▸ SET EXERCISE
Extract all of the entries and give them again, word for word.

-- Start of AVAILABLE DATA --

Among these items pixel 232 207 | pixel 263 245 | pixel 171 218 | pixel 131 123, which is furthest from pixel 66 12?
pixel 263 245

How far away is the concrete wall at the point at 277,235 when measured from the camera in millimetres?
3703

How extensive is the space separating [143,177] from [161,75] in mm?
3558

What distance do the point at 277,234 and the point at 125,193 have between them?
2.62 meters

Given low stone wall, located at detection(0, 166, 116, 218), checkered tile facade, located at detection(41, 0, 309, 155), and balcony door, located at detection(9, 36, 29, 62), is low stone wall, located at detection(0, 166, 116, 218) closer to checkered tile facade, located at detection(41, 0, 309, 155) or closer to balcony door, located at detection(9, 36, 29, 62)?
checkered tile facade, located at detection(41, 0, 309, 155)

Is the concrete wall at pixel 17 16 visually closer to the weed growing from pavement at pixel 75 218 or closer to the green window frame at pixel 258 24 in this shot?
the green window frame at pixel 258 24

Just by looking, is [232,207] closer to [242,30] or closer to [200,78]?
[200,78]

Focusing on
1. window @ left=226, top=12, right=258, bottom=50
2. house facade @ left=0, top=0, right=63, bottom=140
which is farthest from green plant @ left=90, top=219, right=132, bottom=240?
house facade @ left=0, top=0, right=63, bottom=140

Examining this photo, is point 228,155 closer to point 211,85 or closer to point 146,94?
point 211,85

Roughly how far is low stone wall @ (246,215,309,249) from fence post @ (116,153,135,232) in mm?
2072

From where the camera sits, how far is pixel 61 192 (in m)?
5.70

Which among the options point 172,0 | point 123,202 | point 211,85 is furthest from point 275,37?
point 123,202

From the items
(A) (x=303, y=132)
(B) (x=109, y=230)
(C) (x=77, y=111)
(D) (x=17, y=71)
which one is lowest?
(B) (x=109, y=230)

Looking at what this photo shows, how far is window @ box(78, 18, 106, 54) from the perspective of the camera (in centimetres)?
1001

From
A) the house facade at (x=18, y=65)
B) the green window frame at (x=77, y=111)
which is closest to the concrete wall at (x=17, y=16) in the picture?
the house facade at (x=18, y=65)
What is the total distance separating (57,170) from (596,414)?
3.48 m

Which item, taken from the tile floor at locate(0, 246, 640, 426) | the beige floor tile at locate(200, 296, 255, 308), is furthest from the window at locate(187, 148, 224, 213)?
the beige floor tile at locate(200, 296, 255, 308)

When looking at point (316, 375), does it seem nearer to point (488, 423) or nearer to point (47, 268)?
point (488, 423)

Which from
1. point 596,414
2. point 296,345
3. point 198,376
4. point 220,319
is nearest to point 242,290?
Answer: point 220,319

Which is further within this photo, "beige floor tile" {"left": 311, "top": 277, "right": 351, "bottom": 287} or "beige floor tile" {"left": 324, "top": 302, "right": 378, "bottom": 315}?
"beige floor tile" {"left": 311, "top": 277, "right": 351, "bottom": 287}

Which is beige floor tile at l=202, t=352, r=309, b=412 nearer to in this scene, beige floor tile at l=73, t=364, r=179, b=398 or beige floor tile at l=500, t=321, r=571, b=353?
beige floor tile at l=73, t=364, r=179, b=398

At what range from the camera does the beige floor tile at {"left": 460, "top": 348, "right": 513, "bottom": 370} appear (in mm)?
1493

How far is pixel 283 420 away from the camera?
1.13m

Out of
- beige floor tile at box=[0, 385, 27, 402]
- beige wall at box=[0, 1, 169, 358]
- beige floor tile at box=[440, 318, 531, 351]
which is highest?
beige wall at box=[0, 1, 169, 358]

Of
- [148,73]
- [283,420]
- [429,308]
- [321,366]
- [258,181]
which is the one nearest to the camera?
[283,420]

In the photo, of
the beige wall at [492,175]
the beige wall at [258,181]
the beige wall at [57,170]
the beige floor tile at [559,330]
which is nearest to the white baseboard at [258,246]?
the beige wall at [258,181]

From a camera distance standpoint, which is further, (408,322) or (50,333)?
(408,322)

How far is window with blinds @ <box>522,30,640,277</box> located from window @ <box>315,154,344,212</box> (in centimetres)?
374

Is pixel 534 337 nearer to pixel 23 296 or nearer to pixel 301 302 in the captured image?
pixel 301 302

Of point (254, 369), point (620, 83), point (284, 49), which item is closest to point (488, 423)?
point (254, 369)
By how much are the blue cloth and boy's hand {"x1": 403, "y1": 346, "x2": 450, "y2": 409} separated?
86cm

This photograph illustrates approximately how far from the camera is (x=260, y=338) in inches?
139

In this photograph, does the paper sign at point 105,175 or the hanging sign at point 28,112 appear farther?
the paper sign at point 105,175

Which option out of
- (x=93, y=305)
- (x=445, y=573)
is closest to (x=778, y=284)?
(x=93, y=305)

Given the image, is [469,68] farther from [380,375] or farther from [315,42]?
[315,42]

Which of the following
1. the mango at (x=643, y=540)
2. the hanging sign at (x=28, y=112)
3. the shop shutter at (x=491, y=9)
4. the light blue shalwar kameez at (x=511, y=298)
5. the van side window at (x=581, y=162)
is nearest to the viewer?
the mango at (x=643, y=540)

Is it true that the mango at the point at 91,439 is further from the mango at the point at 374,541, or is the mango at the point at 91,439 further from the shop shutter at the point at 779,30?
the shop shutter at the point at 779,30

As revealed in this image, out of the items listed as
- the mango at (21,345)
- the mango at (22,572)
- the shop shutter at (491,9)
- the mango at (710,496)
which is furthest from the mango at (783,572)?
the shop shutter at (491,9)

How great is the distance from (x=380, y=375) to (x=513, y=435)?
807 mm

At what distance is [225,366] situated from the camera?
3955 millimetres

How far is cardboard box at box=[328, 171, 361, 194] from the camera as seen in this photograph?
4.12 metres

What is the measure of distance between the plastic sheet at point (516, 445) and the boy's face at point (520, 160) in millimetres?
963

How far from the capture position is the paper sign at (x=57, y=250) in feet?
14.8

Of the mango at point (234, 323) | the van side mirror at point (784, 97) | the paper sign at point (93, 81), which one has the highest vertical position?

-- End of AVAILABLE DATA --

▸ SOLUTION FOR THIS TASK
Among these items pixel 232 207 | pixel 263 245 | pixel 171 218 | pixel 131 123, which is furthest from pixel 66 12?
pixel 263 245

How far away is the concrete wall at the point at 277,235 when measured from the camera in millimetres?
3703

How extensive is the space separating [143,177] from [161,75] in mm?
3558

What distance do the point at 277,234 and the point at 125,193 have between them?
2.62 meters

Given low stone wall, located at detection(0, 166, 116, 218), checkered tile facade, located at detection(41, 0, 309, 155), and balcony door, located at detection(9, 36, 29, 62), is low stone wall, located at detection(0, 166, 116, 218) closer to checkered tile facade, located at detection(41, 0, 309, 155) or closer to balcony door, located at detection(9, 36, 29, 62)?
checkered tile facade, located at detection(41, 0, 309, 155)

Is the concrete wall at pixel 17 16 visually closer to the weed growing from pavement at pixel 75 218 or closer to the green window frame at pixel 258 24 in this shot?
the green window frame at pixel 258 24

Just by looking, is [232,207] closer to [242,30] or closer to [200,78]?
[200,78]

Focusing on
1. window @ left=226, top=12, right=258, bottom=50
2. house facade @ left=0, top=0, right=63, bottom=140
which is farthest from green plant @ left=90, top=219, right=132, bottom=240?
house facade @ left=0, top=0, right=63, bottom=140

Examining this photo, is point 228,155 closer to point 211,85 or closer to point 146,94?
point 211,85

Roughly how far is low stone wall @ (246,215,309,249) from fence post @ (116,153,135,232) in mm?
2072

From where the camera sits, how far is pixel 61 192 (in m)?
5.70

Which among the options point 172,0 | point 123,202 | point 211,85 is furthest from point 275,37?
point 123,202

From the items
(A) (x=303, y=132)
(B) (x=109, y=230)
(C) (x=77, y=111)
(D) (x=17, y=71)
which one is lowest?
(B) (x=109, y=230)

Looking at what this photo shows, how far is window @ box(78, 18, 106, 54) from the perspective of the camera (in centimetres)?
1001

From
A) the house facade at (x=18, y=65)
B) the green window frame at (x=77, y=111)
which is closest to the concrete wall at (x=17, y=16) in the picture?
the house facade at (x=18, y=65)
What is the total distance separating (57,170) from (596,414)?
3.48 m

Which item, taken from the tile floor at locate(0, 246, 640, 426) | the beige floor tile at locate(200, 296, 255, 308), is furthest from the window at locate(187, 148, 224, 213)?
the beige floor tile at locate(200, 296, 255, 308)

When looking at point (316, 375), does it seem nearer to point (488, 423) or nearer to point (47, 268)?
point (488, 423)

Which from
1. point 596,414
2. point 296,345
3. point 198,376
4. point 220,319
is nearest to point 242,290?
Answer: point 220,319

Which is further within this photo, "beige floor tile" {"left": 311, "top": 277, "right": 351, "bottom": 287} or "beige floor tile" {"left": 324, "top": 302, "right": 378, "bottom": 315}?
"beige floor tile" {"left": 311, "top": 277, "right": 351, "bottom": 287}

Which is beige floor tile at l=202, t=352, r=309, b=412 nearer to in this scene, beige floor tile at l=73, t=364, r=179, b=398 or beige floor tile at l=500, t=321, r=571, b=353?
beige floor tile at l=73, t=364, r=179, b=398

At what range from the camera does the beige floor tile at {"left": 460, "top": 348, "right": 513, "bottom": 370} appear (in mm)?
1493

How far is pixel 283 420 away from the camera?
1.13m

Out of
- beige floor tile at box=[0, 385, 27, 402]
- beige wall at box=[0, 1, 169, 358]
- beige floor tile at box=[440, 318, 531, 351]
which is highest?
beige wall at box=[0, 1, 169, 358]

Of
- [148,73]
- [283,420]
- [429,308]
- [321,366]
- [258,181]
which is the one nearest to the camera?
[283,420]

In the photo, of
the beige wall at [492,175]
the beige wall at [258,181]
the beige wall at [57,170]
the beige floor tile at [559,330]
which is nearest to the white baseboard at [258,246]?
the beige wall at [258,181]

From a camera distance standpoint, which is further, (408,322) or (50,333)?
(408,322)

How far is window with blinds @ <box>522,30,640,277</box> located from window @ <box>315,154,344,212</box> (in centimetres)?
374

Is pixel 534 337 nearer to pixel 23 296 or nearer to pixel 301 302 in the captured image?
pixel 301 302

Of point (254, 369), point (620, 83), point (284, 49), which item is closest to point (488, 423)?
point (254, 369)
By how much are the blue cloth and boy's hand {"x1": 403, "y1": 346, "x2": 450, "y2": 409} separated?
86cm

This photograph illustrates approximately how far from the camera is (x=260, y=338) in inches?
139

In this photograph, does the paper sign at point 105,175 or the hanging sign at point 28,112 appear farther?
the paper sign at point 105,175

Which option out of
- (x=93, y=305)
- (x=445, y=573)
is closest to (x=778, y=284)?
(x=93, y=305)

Given the image, is [469,68] farther from [380,375] or farther from [315,42]?
[315,42]

Which of the following
1. the mango at (x=643, y=540)
2. the hanging sign at (x=28, y=112)
3. the shop shutter at (x=491, y=9)
4. the light blue shalwar kameez at (x=511, y=298)
5. the van side window at (x=581, y=162)
is nearest to the viewer?
the mango at (x=643, y=540)

Is it true that the mango at the point at 91,439 is further from the mango at the point at 374,541, or is the mango at the point at 91,439 further from the shop shutter at the point at 779,30?
the shop shutter at the point at 779,30

As revealed in this image, out of the items listed as
- the mango at (21,345)
- the mango at (22,572)
- the shop shutter at (491,9)
- the mango at (710,496)
which is furthest from the mango at (783,572)?
the shop shutter at (491,9)

How great is the distance from (x=380, y=375) to (x=513, y=435)?
807 mm

At what distance is [225,366] situated from the camera?
3955 millimetres

How far is cardboard box at box=[328, 171, 361, 194] from the camera as seen in this photograph?
4.12 metres

What is the measure of distance between the plastic sheet at point (516, 445) and the boy's face at point (520, 160) in millimetres?
963

How far from the capture position is the paper sign at (x=57, y=250) in feet?
14.8

Of the mango at point (234, 323) | the van side mirror at point (784, 97) | the paper sign at point (93, 81), which one has the highest vertical position?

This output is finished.